Friday, April 08, 2011

Talking to Kids about Death

This is not a conversation I ever wanted to have with my kids.  I was hoping they'd all be 8 or 9 or older when death became real to them -- and we'd be able to communicate truth in a way they could understand.

But the hard reality is that death is just as much a part of our world as the sunrise and the sunset.  We are living in a creation that is broken and needs redemption.  Death and separation will one day be a distant memory, but for now, we have to make sense of it as best we can with our children.


Spring and Easter are great times to talk about life and death -- seasons and changes.  As they see the snow melt and the grass appear once more, you can use these visual, tangible elements to make connections.

But it's never easy, that's for sure.  Just this morning, on the way to school, I check out my baby boy Jonny in the mirror and he's blinking too fast, lips pouting in a way I'm all too familiar with.

"Jon Michael, what's wrong?"

(sniffing) "I'm really gonna miss you when you die, Mom."

(me falling apart inside) "Aw, buddy, you don't have to worry about that!  Mommy's not gonna die for a very long time!"  (please please please Jesus please please Jesus)


"But I'm gonna miss you and Daddy when you die..." (Oh help us all, he's wiping his eyes now....)

"Buddy, you listen now.  When someone dies, it just means you don't see them for awhile.  But since we both have Jesus in our hearts and we love Him so much, it means we'll be together FOREVER someday!!"

Sometimes being a mother is just impossible, isn't it?  You don't have the answers that make the tears stop; you don't have the magic words that make everything okay.

What matters is that Christ at the center, always the center.  He's writing my kids' life stories.  Not me.  When (not if) they go through dark tunnels of pain or confusion, He's there.  He will glorify Himself and He will redeem all that the enemy has meant for evil.  Amen and Amen!

3 comments:

Anonymous said...

I wish I had your gift of words.

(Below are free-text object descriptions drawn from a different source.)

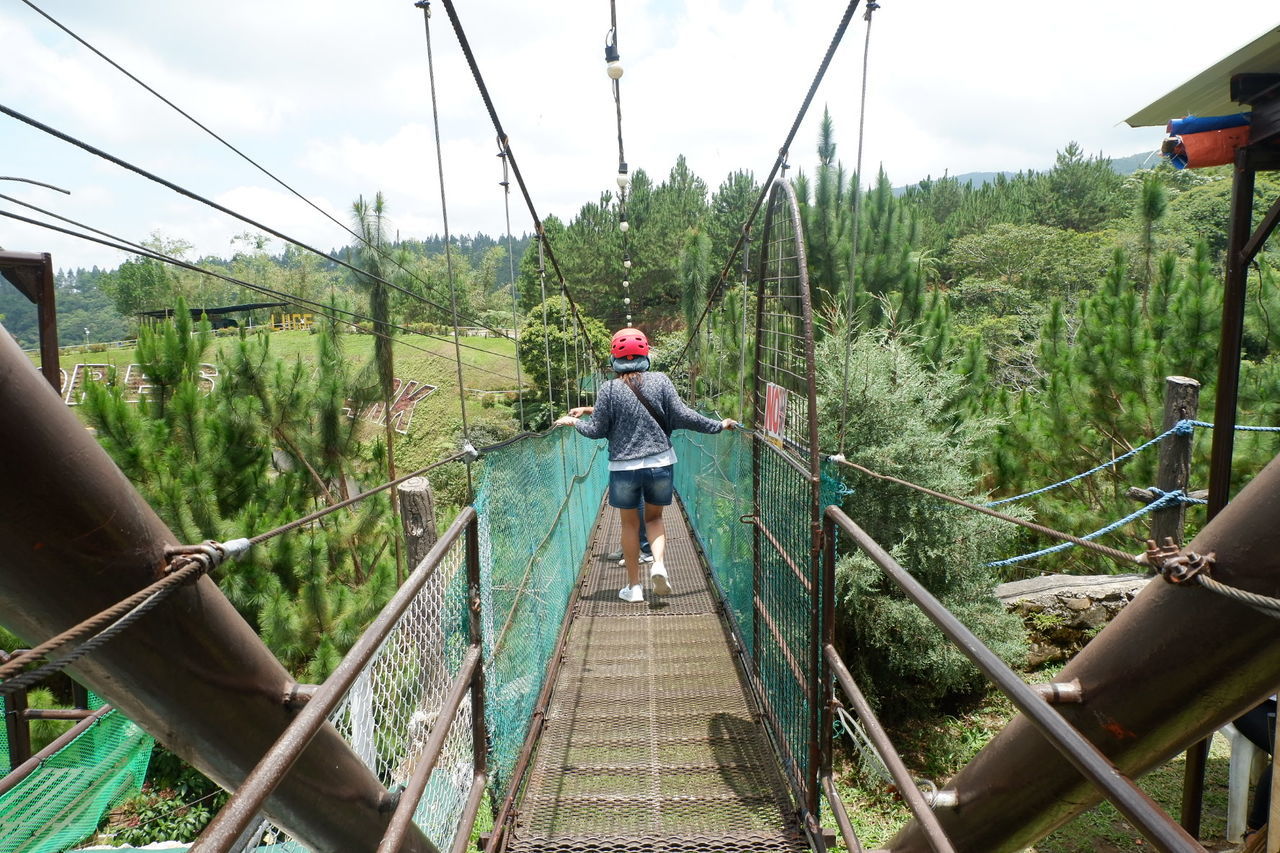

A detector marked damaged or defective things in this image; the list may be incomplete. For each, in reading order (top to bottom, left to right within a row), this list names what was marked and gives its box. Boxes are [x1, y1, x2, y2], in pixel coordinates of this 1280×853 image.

rusty metal pipe railing [0, 696, 112, 799]
rusty metal post [0, 324, 435, 850]
rusty metal pipe railing [194, 507, 481, 845]
rusty metal pipe railing [378, 645, 483, 850]
rusty metal pipe railing [824, 640, 957, 845]
rusty metal pipe railing [824, 504, 1203, 850]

How touching and yet uplifting!
Mom

Erin said...

Will and I just recently had to go through this with our girls, too. Heart wrenching and hopeful. But, what is funny....I feel much better after having the conversation, knowing they will always have those times with them that they and I and they and Will were able to talk about eternity, in all its Truth, wonderful and hard all at the same time, together.

con said...

our neighbor died last summer and i had to tell anna about it. marlene (like dietrich) had cancer and we knew it was coming, so i tried to address misconceptions before it actually happened. ya know, like dead bugs weren't sleeping, they were dead, and the dead worms in the driveway weren't going to start crawling again when it rained. when anna was born, i promised her i would never lie to her as long as i lived, so yeah. i told her cemeteries were where we bury dead people's bodies way sooner than i'd ever planned to, but i also talked about the soul sooner than i would have otherwise. it was really interesting to watch her 3 1/2 year old processing speed. she expected me to tell her that mar had gotten better because that's what we'd been praying for. but when i said she died, anna sucked in her breath and gasped, "WHY?" her eyes welling up. it was horrible. and then it was gone. like nothing happened. seriously, all the stages of grief in five seconds or less.